Now that they know the physical architecture of the interneuron circuits that make up these different reflex pathways, the researchers are planning future studies to reveal how messages are conveyed and how the neurons within each space interact with each other. This knowledge is now being used to probe how pathological changes in the somatosensory system result in chronic itch or pain. In an accompanying paper, Gatto and Goulding collaborated with Rebecca Seal of the University of Pittsburgh to map the organization of neurons that generate different forms of chronic pain.
Other authors included Steeve Bourane, Xiangyu Ren, Stefania Di Constanzo and Peter Fenton of the Salk Institute; and Priyabrata Halder and Rebecca Seal of the University of Pittsburgh School of Medicine.
Funding: The work was supported by grants from the National Institutes of Health, EMBO, the H. A. and Mary K. Chapman Charitable Trust and the David Scaife Foundation.
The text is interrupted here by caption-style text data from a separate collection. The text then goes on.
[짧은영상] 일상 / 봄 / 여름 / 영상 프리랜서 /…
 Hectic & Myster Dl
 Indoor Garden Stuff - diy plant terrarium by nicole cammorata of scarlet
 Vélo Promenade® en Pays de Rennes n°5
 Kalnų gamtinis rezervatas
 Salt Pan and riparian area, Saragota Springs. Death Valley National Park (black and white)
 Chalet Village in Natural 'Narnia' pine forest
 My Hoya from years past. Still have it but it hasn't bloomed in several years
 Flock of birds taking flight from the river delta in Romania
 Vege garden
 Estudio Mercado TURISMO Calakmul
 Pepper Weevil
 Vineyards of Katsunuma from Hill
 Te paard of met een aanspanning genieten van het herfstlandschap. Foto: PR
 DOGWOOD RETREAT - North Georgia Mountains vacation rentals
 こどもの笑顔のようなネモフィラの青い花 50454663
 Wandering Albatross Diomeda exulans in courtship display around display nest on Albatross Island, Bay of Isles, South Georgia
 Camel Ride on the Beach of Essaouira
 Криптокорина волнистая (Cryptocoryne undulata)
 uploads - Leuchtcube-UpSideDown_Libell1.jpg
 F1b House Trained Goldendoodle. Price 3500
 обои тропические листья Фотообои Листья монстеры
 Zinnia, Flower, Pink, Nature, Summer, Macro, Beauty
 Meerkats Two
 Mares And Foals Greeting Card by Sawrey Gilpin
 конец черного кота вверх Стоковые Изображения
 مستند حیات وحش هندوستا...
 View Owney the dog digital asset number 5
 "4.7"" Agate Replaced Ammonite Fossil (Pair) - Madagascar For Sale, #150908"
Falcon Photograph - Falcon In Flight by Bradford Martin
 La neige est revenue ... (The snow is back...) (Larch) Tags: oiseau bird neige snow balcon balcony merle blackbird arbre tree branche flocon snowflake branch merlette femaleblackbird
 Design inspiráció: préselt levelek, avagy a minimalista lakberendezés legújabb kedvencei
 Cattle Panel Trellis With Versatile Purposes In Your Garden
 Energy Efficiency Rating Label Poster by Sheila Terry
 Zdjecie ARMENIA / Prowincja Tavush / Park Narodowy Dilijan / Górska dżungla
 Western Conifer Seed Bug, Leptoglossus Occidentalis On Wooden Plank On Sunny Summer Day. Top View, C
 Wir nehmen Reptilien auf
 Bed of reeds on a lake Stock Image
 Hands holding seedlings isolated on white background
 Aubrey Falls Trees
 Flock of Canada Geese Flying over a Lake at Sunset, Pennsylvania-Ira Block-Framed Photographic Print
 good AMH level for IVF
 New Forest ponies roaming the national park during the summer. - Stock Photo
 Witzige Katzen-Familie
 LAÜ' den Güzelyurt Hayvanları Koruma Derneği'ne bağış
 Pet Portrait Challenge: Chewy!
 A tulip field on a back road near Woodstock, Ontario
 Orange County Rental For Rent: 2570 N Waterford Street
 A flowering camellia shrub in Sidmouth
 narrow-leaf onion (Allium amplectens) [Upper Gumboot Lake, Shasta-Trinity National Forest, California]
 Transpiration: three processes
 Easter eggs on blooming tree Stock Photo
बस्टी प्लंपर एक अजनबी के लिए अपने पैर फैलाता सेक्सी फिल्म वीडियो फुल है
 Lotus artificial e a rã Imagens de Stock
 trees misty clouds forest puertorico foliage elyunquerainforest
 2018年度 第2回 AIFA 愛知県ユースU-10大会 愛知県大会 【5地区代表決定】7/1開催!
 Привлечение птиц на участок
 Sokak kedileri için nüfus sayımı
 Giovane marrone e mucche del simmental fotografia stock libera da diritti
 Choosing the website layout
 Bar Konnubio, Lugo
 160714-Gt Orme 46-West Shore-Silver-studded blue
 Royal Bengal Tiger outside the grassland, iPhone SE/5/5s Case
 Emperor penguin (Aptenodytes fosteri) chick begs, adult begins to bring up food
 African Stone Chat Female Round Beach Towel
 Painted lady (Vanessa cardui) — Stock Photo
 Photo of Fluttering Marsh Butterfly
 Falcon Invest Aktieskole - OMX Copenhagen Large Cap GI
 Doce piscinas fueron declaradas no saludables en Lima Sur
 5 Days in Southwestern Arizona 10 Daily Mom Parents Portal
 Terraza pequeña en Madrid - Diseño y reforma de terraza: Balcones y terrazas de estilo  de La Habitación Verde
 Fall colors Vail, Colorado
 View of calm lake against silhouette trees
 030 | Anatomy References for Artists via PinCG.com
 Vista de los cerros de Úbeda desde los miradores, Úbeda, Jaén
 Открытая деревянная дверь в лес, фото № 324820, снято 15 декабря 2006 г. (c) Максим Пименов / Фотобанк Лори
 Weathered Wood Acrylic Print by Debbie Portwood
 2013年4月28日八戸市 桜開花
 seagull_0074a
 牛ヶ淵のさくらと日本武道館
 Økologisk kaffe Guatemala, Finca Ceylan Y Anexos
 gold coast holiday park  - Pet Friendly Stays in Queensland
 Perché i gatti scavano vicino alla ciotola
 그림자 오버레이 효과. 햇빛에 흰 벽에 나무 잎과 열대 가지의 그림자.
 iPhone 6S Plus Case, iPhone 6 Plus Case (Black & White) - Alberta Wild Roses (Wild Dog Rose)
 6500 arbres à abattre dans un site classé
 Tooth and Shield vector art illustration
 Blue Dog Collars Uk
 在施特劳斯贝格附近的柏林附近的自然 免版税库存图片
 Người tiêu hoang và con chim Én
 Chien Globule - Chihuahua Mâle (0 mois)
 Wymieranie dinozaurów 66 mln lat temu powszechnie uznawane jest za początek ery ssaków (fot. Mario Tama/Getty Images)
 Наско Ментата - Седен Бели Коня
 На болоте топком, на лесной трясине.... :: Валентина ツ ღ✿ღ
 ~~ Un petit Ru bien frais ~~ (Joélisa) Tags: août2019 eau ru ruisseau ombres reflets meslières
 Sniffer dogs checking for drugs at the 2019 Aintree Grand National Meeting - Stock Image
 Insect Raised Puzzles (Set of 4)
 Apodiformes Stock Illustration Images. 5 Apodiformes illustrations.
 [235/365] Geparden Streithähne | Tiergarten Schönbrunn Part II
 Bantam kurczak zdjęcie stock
A Functional Topographic Map for Spinal Sensorimotor Reflexes
•Dorsal horn sensorimotor reflex modules display a laminar organization
•The scratch reflex is elicited by multiple excitatory IN types in laminae I/II
•Lamina III INs function as action selector neurons for paw withdrawal
•Static and dynamic tactile reflexes are encoded by distinct excitatory modules
Cutaneous somatosensory modalities play pivotal roles in generating a wide range of sensorimotor behaviors, including protective and corrective reflexes that dynamically adapt ongoing movement and posture. How interneurons (INs) in the dorsal horn encode these modalities and transform them into stimulus-appropriate motor behaviors is not known. Here, we use an intersectional genetic approach to functionally assess the contribution that eight classes of dorsal excitatory INs make to sensorimotor reflex responses. We demonstrate that the dorsal horn is organized into spatially restricted excitatory modules composed of molecularly heterogeneous cell types. Laminae I/II INs drive chemical itch-induced scratching, laminae II/III INs generate paw withdrawal movements, and laminae III/IV INs modulate dynamic corrective reflexes. These data reveal a key principle in spinal somatosensory processing, namely, sensorimotor reflexes are driven by the differential spatial recruitment of excitatory neurons.